Assegni Nucleo Familiare e figli maggiorenni: quando vengono corrisposti

Assegni Nucleo Familiare, cosa sono e a chi spettano: decadenza del diritto alla fruizione e i casi in cui vengono corrisposti anche dopo la maggiore età del figlio,

Con la dicitura “Assegni Nucleo Familiare” si fa riferimento a tutte le prestazioni economiche mensili erogate dall’Inps ai lavoratori dipendenti, i titolari di pensioni e i fruitori di sussidi e assicurazioni previdenziali per figli e familiari a carico.


Assegni Nucleo Familiare

 

Assegni Nucleo Familiare: come viene calcolato l’importo

L’importo degli ANF dipende dalla composizione stessa del nucleo familiare e, quindi, varierà a seconda del numero dei membri della famiglia, della loro età e della costituzione fisica e psichica degli stessi. La somma totale erogata dovrà essere calcolata tenendo conto anche del reddito complessivo dell’intera famiglia (uguale alla somma dei redditi dei singoli) e, successivamente, la stessa cifra dovrà essere riconosciuta al singolo lavoratore tenendo conto di un sistema a scaglioni che crescenti di reddito.

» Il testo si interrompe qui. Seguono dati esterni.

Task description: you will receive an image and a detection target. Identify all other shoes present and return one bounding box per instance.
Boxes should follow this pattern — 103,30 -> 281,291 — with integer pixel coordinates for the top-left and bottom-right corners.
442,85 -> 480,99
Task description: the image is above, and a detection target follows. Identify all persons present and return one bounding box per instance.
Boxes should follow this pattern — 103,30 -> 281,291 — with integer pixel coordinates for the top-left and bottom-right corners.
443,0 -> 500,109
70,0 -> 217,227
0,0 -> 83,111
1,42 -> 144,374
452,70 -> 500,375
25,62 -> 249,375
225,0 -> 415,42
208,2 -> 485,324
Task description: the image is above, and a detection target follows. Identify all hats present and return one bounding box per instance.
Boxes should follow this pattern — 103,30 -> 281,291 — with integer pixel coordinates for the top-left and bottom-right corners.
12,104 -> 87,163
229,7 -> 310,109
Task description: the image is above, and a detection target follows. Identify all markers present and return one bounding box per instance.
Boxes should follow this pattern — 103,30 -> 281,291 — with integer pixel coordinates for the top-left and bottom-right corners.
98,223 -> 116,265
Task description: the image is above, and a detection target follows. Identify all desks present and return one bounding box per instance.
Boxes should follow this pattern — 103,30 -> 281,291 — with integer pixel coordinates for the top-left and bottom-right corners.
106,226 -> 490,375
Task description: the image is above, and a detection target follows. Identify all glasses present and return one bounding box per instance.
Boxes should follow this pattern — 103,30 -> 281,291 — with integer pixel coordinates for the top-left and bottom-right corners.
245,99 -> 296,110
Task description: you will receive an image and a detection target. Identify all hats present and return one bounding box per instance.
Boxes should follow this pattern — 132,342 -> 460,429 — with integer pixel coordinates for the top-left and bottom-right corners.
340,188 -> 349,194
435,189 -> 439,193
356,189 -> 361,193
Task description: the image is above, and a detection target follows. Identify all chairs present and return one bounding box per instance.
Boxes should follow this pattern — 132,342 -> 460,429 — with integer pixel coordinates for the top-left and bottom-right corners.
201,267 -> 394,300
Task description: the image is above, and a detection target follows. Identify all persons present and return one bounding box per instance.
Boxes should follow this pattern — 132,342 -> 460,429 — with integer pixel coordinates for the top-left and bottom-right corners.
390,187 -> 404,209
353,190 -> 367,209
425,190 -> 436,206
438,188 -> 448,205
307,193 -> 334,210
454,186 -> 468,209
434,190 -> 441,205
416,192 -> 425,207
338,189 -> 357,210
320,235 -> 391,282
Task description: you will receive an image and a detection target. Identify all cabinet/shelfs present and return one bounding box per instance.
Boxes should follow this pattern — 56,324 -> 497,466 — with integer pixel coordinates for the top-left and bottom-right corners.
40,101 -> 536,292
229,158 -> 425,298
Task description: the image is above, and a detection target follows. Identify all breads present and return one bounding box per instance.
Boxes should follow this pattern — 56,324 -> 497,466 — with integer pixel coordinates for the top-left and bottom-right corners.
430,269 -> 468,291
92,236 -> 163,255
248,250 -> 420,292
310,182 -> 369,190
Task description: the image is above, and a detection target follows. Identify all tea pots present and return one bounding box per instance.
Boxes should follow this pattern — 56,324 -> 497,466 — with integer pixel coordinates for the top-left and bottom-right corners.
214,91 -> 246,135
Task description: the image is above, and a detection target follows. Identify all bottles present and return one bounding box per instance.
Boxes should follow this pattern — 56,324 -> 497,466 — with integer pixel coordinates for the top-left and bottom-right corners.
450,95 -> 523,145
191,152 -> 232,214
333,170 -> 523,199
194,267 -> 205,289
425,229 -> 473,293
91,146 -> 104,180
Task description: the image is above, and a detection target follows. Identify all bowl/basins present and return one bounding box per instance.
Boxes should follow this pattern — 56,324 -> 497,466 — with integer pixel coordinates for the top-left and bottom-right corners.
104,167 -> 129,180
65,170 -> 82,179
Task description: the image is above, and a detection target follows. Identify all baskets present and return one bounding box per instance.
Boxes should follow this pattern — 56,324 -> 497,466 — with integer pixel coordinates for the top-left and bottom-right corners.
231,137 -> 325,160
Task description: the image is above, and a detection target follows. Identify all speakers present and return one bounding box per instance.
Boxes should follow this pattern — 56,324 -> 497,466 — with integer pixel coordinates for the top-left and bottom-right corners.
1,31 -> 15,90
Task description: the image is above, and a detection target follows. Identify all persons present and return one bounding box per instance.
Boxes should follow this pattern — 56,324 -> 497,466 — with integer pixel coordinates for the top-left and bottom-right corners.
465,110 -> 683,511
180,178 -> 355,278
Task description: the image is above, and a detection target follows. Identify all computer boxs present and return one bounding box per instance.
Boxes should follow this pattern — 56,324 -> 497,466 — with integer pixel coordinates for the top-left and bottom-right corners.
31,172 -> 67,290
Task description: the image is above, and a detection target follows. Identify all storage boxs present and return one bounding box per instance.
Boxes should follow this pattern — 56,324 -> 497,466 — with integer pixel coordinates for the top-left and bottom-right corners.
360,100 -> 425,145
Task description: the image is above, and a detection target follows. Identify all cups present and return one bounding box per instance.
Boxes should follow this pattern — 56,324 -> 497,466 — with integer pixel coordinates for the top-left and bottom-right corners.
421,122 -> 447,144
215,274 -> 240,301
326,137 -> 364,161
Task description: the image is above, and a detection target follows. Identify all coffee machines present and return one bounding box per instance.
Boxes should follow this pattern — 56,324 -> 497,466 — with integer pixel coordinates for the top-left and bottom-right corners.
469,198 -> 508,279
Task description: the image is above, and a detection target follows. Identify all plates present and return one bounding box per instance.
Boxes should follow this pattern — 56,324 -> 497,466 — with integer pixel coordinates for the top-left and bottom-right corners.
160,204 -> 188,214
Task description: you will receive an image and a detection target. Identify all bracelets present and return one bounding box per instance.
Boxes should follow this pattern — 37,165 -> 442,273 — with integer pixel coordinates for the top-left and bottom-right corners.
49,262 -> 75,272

Questo vuol dire che gli Assegni Nucleo Familiare non saranno mai uguali per tutti e la cifra sarà diversa non solo tra un nucleo e l’altro ma, nel corso degli anni, anche all’interno della stessa famiglia. A seconda dei casi, difatti, potrebbero crearsi delle situazioni tali da andare a colpire direttamente gli equilibri economici del lavoratore e, di conseguenza, anche il suo diritto alla percezione degli ANF.

Basta pensare, per esempio, alla cifra riconosciuta per i figli a carico. Evitando di addentrarci in situazioni specifiche e complesse come gli assegni destinati ai nuclei monoparentali o a chi ha un figlio disabile, vi sono delle eventi con i quali tutti i lavoratori con figli a carico dovranno prima o poi fare i conti. È questo il caso degli Assegni Nucleo Familiare di cui il contribuente gode per ogni figlio e carico e fino al compimento della maggiore età di quest’ultimo. Vi sono infatti delle circostanze in cui questi continueranno ad essere stanziati al lavoratore anche dopo il compimento del diciottesimo anno di età del figlio. Vediamo insieme quali sono.

ANF e figli maggiorenni: quando resta valido il diritto

Gli importi riconosciuti al lavoratore con gli Assegni Nucleo Famigliare, sia per i figli che per i parenti a suo carico, sono annualmente resi noti dall’Inps tramite apposita circolare. Le tabelle pubblicate dall’Istituto Previdenziale sono valide dal primo luglio dell’anno in corso fino al 30 giugno dell’anno seguente. Concentrandoci precisamente sugli assegni per i figli a carico, invece, vi sono dei casi in cui, come anticipato sopra, il diritto alla percezione non decade anche dopo il compimento della maggiore età. Il diritto all’ANF resta valido quando:

  • il figlio maggiorenne è affetto da assoluta e permanente inabilità al proficuo lavoro. In questo caso la somma corrispondente non solo verrà erogata al genitore anche dopo il compimento dei 18 ma sarà anche maggiore rispetto a quella generalmente stabilita;
  • in presenza di una famiglia numerosa, il lavoratore è genitore di più di 4 figli di età non superiore ai 26 anni. In questo caso il termine ultimo per la fruizione dell’ANF si estende fino al compimento dei 21 anni di età per tutti i figli che studiano o che lavorano come apprendisti.

Quando si perde il diritto all’assegno

Escluse queste ipotesi, per il figlio divenuto maggiorenne che continua a fare parte del nucleo familiare ma non rientra nei casi sopra riportati, il lavoratore vedrà scendere l’importo riconosciutogli fino ai 18 anni. Non è necessario che i figli siano autosufficienti in termini reddituali, e che siano quindi dei lavoratori.

La diminuzione degli importi erogati per ogni figlio a carico avverrà anche quando e se questi ultimi sono degli studenti, impegnati in un qualsiasi percorso di formazione e/o professionalizzante e non percipienti di una retribuzione mensile propria. I figli maggiorenni non rientranti nei casi sopra indicati, pur facendo parte del nucleo familiare originario, vengono esclusi dal nucleo familiare considerato per la corresponsione degli Assegni Nucleo Familiare, e quindi di loro l’Inps non terrà conto per il conteggio delle persone per cui spetta l’ANF.